« Ne renversez pas l’Erroll »
Cette citation de Boris Vian pour dire la place essentielle d’Erroll Garner. Cet autodidacte, un fait rare dans les mondes du jazz contrairement à une idée répandue, a été incapable de jouer deux fois la même chose au grand dam des animateurs de télé qui veulent assurer le temps. Erroll Garner parfois surnommé en France « pianiste de bar » est un des grands créateurs du jazz. Le décalage rythmique entre sa main gauche et sa main droite est une de ses grandes caractéristiques. On a oublié qu’il est le compositeur de ce tube, chanté notamment par Sarah Vaughan, « Misty ». Clint Eastwood avait réalisé un film autour de ce thème, « Play Misty For Me » – « Frissons dans la nuit » en français titre qui évitait toute référence à l’œuvre de l’Erroll.

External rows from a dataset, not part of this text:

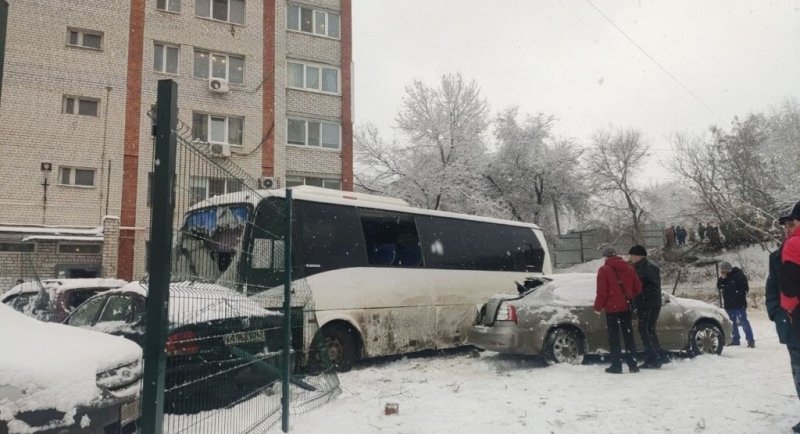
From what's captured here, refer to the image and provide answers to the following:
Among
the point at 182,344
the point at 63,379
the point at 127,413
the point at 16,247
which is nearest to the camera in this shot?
the point at 182,344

Pour dire que Pierre Christophe, pianiste lui-même, et son quartet – Raphaël Dever à la basse, Stan Laferrière à la batterie et Laurent Bataille aux congas – ont eu raison de rendre cet hommage vivant à Erroll Garner.
« Tribute to Erroll Garner » a été réalisé en public, « Live » comme écrit en couleurs sur la pochette. Pochette qui voit l’Erroll assis sur des bottins – la réalité, Sa petite taille l’obligeait à cet exercice -, bottins représentants une grande partie de l’histoire du piano jazz dont la mémoire est présente chez Erroll comme chez Pierre Christophe. Regardez les noms, faites des recherches, allez les écouter et les découvertes seront nombreuses. Logiquement l’écoute du quartet devrait vous inciter à aller entendre. Dans « 7-11 Jump », une composition de Erroll, quelques-uns de ces pianistes sont sollicités dans l’introduction en piano solo.
Pierre Christophe évoque quelquefois tellement l’Erroll que ce dernier donne l’impression d’être vivant. Sa version de Misty évoque les mannes de Garner et permet à Pierre Christophe de se dévoiler.
L’adjonction des congas renforce l’impression de reconnaissance. Il faut pourtant écouter attentivement cet album pour se rendre compte que les 4 hommes savent éviter de se perdre dans l’océan garnérien tout en donnant envie d’aller écouter le maître.
Soyez de ce voyage, vous ne le regretterez pas.
Nicolas Béniès
« Live, Tribute to Erroll Garner », Pierre Christophe quartet, Camille Productions/Socadisc.